> **REQUEST**
Retype each line exactly. Skip images.

──────────

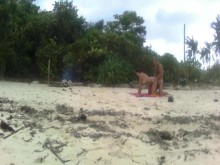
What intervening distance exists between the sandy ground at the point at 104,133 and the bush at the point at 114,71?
5.59 m

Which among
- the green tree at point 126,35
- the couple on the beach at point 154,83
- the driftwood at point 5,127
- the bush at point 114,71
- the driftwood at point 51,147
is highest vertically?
the green tree at point 126,35

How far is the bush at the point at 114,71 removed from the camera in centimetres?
1698

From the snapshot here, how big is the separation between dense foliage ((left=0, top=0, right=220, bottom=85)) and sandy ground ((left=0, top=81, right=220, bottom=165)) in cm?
649

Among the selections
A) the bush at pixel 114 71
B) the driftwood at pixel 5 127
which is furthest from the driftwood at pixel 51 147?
the bush at pixel 114 71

──────────

> **SOLVED EXERCISE**
What intervening distance exists between the sandy ground at the point at 104,133 and the bush at the point at 114,71?
5.59 m

Which among
- the green tree at point 126,35
- the couple on the beach at point 154,83
- the driftwood at point 5,127
- the bush at point 114,71
- the driftwood at point 51,147
is highest vertically?
the green tree at point 126,35

How far is the bush at the point at 114,71 removed from the camera in centimetres?
1698

From the snapshot here, how big is the separation between dense foliage ((left=0, top=0, right=220, bottom=85)) and sandy ground ((left=0, top=81, right=220, bottom=165)) in cm?
649

Among the selections
A) the bush at pixel 114 71
B) the driftwood at pixel 5 127
which is furthest from the driftwood at pixel 51 147?
the bush at pixel 114 71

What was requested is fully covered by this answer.